# Product-Centric Market Map Workflow

This is the market map component of the Bottom-Up Market Intelligence Suite. Use this — not the Org-Level Market Map Workflow — whenever the user asks for a "bottom-up mapping" or "deep dive".

It produces **one market map per qualifying product** on a single tabbed HTML page. Each tab has its own competitor set driven by product-level similarity, not org-level similarity. This is what makes bottom-up mappings more precise — a company with 3 products competes in 3 different spaces, and org-level similarity blurs them into one.

**Always run Step 0 first.** A raw product array almost always contains delivery channels and feature clusters masquerading as products. Mapping them wastes effort and produces noise.

> **Data disclosure:** This workflow sends organization IDs and product IDs to the AlphaLens API and fetches favicons from Google's public service. Confirm with the user before running enrichment on more than 20 organizations.

---

## Step 0 — Score and select real products (run before anything else)

Most companies in AlphaLens return 5–10 products. The majority are **delivery channels** (REST API, Chrome Extension, CRM Integrations, Bulk Data) or **feature clusters** (Proactive Sourcing as a sub-feature of a platform). These should never become their own market map.

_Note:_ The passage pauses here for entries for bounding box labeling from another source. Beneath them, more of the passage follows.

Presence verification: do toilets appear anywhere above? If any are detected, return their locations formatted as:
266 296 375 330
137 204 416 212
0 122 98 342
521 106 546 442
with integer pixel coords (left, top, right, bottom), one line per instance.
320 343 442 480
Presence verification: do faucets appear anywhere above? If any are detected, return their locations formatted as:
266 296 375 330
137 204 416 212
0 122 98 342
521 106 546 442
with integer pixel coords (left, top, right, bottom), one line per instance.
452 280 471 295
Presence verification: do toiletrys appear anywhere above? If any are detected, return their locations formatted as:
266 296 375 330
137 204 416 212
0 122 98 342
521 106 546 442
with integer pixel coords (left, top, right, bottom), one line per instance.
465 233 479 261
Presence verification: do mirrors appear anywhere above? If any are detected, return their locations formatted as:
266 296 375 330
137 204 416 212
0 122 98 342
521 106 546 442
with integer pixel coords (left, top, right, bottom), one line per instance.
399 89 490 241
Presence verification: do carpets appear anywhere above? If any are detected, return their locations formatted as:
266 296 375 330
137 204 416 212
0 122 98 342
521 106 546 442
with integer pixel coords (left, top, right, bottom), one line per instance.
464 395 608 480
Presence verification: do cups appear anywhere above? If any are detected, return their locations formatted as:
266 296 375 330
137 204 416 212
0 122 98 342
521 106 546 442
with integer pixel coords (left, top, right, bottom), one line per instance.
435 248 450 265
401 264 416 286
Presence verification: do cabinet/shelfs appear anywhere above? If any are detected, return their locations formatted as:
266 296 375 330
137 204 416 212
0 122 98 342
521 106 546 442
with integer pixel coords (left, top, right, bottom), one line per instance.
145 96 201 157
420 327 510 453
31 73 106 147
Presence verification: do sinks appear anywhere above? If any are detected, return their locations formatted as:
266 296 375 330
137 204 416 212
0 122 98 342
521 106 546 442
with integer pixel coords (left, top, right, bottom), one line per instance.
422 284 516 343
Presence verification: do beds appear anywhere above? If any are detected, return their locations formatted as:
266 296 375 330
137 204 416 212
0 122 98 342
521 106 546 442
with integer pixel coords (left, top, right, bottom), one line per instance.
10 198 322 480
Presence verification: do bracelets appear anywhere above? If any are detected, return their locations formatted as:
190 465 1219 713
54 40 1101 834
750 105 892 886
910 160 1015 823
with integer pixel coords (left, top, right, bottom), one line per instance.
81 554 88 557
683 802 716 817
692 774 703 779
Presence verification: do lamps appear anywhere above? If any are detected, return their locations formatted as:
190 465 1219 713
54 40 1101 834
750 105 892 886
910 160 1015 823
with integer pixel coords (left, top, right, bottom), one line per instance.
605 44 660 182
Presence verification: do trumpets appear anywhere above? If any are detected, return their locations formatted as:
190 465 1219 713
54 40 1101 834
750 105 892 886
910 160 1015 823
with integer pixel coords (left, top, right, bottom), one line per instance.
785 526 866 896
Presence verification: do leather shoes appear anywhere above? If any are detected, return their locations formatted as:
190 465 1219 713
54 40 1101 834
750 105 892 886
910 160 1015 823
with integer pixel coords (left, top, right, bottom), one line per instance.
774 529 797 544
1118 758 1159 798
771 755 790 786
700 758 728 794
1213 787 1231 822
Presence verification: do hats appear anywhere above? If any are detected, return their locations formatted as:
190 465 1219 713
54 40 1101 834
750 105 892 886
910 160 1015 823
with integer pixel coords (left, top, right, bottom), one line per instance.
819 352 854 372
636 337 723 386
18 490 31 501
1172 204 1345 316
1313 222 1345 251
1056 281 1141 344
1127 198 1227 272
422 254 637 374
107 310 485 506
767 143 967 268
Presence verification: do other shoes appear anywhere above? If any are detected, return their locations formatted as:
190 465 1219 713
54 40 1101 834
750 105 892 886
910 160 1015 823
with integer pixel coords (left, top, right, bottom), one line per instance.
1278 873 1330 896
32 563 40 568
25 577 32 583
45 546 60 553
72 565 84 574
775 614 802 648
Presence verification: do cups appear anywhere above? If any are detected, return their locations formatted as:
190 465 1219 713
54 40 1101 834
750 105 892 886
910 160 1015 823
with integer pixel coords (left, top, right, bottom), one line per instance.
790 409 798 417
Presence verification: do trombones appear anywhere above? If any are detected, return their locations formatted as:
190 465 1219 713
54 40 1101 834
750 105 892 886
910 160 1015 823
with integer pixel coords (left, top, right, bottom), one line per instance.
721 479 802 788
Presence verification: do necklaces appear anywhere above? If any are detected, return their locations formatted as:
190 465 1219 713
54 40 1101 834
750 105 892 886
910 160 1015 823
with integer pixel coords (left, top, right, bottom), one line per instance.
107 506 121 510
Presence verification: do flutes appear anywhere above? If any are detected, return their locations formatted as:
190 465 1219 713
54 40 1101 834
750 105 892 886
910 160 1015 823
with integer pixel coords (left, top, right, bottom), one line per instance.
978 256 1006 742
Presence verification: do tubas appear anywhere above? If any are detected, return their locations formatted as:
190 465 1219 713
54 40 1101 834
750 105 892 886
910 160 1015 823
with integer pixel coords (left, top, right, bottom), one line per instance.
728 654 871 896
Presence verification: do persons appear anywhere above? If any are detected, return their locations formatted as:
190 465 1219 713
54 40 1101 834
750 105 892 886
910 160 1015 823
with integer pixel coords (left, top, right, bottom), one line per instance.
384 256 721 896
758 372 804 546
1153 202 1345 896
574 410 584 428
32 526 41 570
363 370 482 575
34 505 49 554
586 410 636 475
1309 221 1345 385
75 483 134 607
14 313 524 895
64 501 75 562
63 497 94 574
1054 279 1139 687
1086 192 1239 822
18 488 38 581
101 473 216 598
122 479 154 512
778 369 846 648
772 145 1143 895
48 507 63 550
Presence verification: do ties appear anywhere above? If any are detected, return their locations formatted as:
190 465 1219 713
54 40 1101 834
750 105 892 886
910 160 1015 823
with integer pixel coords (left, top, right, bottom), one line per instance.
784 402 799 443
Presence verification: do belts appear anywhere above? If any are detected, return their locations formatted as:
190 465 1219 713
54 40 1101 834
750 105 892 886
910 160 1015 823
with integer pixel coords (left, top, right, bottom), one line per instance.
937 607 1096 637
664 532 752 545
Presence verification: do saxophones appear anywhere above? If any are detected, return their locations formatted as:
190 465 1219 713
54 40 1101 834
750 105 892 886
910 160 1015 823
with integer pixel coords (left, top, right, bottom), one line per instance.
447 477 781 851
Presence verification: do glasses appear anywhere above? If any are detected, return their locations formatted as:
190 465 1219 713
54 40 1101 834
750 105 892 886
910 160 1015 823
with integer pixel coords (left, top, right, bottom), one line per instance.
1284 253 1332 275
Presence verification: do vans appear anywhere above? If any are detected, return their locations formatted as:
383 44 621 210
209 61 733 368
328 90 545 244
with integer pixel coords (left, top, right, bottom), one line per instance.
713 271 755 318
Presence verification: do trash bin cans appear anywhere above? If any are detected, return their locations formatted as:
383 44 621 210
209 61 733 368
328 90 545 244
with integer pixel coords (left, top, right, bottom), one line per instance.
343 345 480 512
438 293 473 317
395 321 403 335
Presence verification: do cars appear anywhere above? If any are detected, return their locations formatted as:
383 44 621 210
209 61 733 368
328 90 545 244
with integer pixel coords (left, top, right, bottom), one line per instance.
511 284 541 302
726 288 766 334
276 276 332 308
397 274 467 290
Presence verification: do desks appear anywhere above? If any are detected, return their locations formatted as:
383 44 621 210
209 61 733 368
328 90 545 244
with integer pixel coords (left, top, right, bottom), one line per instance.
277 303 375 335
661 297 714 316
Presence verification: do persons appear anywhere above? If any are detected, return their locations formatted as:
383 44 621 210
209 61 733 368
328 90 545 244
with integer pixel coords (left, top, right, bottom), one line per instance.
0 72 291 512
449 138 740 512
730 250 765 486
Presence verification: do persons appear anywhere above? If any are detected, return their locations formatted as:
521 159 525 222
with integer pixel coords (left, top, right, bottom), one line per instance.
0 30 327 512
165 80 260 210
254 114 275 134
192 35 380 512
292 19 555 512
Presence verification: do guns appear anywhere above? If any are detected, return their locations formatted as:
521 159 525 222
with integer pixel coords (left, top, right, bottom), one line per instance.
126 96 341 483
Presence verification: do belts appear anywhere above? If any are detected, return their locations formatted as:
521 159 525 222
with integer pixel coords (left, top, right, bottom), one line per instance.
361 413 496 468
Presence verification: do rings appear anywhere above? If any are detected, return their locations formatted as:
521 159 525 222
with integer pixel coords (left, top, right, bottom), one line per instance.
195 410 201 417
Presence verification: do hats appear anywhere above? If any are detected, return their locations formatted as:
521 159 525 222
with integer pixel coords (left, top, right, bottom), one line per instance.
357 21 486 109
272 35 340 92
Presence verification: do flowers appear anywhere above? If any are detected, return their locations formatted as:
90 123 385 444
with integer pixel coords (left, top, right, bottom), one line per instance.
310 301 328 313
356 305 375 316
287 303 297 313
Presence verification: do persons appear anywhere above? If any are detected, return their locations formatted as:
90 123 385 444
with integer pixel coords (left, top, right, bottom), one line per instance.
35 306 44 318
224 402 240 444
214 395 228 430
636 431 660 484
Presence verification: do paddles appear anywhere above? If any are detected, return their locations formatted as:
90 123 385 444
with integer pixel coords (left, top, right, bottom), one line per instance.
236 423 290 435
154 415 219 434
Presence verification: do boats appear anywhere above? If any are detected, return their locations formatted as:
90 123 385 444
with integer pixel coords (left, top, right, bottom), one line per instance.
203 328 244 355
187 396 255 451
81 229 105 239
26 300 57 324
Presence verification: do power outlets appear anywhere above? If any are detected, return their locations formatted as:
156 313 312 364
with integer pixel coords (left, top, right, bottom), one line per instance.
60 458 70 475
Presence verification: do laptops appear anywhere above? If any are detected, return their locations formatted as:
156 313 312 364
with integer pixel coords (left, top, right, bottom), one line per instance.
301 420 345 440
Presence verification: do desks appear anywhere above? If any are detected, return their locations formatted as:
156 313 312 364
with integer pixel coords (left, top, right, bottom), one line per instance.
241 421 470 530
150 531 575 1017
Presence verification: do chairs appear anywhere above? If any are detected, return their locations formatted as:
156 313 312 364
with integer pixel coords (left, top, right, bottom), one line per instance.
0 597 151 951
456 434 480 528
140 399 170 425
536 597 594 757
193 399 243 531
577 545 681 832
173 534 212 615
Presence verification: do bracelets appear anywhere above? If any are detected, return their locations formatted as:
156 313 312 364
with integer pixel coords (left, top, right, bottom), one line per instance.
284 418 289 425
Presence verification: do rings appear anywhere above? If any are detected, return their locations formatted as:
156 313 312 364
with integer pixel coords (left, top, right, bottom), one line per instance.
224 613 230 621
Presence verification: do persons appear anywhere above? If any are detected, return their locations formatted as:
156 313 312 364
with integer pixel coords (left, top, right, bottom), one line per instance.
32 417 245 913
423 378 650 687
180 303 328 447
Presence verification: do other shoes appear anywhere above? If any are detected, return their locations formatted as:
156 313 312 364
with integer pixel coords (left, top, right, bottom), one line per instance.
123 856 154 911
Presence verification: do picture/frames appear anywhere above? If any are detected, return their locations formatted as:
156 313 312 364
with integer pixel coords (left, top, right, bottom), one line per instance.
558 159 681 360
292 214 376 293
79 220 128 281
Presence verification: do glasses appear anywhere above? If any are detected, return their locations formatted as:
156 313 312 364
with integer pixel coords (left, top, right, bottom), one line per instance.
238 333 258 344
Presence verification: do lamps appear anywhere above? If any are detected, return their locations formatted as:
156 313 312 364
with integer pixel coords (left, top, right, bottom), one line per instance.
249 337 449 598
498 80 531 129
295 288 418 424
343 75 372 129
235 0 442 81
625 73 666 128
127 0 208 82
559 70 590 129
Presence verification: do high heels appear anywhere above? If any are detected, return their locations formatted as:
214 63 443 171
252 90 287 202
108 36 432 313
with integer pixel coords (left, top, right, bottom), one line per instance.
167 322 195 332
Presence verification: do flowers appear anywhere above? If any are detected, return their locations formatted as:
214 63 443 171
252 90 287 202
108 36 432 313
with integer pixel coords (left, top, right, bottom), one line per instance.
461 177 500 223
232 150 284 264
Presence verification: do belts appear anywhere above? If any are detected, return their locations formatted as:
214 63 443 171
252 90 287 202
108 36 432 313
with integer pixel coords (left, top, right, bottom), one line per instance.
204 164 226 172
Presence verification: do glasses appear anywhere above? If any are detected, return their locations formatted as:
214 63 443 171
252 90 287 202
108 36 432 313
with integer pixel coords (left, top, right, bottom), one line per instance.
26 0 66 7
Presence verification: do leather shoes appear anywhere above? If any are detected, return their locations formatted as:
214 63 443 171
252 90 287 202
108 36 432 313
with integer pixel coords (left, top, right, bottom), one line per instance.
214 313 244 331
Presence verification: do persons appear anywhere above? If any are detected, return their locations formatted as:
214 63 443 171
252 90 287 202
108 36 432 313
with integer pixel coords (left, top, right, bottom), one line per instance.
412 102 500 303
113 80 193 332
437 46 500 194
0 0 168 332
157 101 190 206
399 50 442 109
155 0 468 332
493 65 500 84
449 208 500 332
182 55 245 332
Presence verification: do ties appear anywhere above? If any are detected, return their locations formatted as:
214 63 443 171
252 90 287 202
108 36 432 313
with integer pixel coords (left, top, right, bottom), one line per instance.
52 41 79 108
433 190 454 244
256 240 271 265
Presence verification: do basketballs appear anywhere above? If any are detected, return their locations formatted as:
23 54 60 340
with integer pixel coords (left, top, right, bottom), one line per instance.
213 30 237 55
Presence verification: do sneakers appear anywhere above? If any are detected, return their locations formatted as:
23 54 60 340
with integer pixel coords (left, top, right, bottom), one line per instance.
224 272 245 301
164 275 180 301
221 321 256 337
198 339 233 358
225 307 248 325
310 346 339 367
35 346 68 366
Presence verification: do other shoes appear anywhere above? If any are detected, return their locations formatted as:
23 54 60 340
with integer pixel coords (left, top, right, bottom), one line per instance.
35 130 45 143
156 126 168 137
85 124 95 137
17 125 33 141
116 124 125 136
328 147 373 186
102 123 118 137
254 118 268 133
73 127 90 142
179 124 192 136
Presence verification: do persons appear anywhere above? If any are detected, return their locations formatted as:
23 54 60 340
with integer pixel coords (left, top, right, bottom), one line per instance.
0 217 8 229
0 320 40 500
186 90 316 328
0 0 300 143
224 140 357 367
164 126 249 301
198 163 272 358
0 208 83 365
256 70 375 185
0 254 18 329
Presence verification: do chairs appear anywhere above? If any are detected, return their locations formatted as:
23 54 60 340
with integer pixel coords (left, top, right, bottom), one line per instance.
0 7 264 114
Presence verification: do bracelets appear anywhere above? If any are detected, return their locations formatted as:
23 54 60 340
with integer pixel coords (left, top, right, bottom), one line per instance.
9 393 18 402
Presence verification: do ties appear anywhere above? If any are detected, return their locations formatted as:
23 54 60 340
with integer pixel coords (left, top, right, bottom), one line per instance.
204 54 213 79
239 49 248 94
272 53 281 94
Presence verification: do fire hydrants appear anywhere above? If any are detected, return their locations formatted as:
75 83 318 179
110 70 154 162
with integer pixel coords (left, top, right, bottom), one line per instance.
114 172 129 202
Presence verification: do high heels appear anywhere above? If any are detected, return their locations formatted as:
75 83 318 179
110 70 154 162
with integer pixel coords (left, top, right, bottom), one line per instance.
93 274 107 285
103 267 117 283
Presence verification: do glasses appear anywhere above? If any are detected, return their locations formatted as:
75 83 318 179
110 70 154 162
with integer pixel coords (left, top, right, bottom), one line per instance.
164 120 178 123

**Scoring formula — apply to every product in the array:**

```
+40  is_primary_product: true
+10  per product_reference URL that is NOT the company homepage (dedicated solution/product page)
 +5  per distinct entry in product_target_audiences
  0  baseline

-50  product_name contains any of: api, rest, extension, bulk, integration, crm, webhook, export, sdk
-30  product_categories contains 'services' (not 'software')
-20  ALL product_references point only to the company homepage (no dedicated page)
-15  a key_feature of this product is also a key_feature of a higher-scoring product (subset signal)
```

**Decision rules:**
1. Compute score for every product
2. Keep only products with **score ≥ 20** (positive net signal)
3. Cap at **3 products maximum** — if more than 3 qualify, take the top 3 by score
4. **Pairwise distinctiveness check**: for any two qualifying products, ask — do they have >70% overlapping `product_target_audiences`? If yes, merge them into one map (they're the same product marketed twice)
5. **Job-to-be-done sanity check**: each surviving product should represent a different buyer action. If you can describe the remaining products as sequential stages of one workflow (e.g. Find → Receive → Enrich), that validates your selection

**Example — AlphaLens.ai (8 products → 3 maps):**

| Product | Score | Keep? |
|---|---|---|
| Proactive Sourcing | +55 | yes — primary, own solution page, 3 audiences |
| Inbound Deal Parsing | +55 | yes — primary, 2 solution pages, 2 audiences |
| Universal Enrichment Pipeline | +50 | yes — primary, own solution page, 3 audiences |
| Web Platform | +15 | no — below threshold; UI wrapper, homepage-only refs |
| CRM Integrations | -25 | no — "CRM" channel penalty |
| REST API v1 | -35 | no — "API/REST" channel penalty |
| Chrome Extension | -40 | no — "Extension" channel penalty |
| Bulk Data | -65 | no — "Bulk" + services category + homepage-only |

Result: **3 maps** — one per deal flow stage (Find → Receive → Enrich). The structural alignment to sequential workflow stages is the validation signal that the selection is correct.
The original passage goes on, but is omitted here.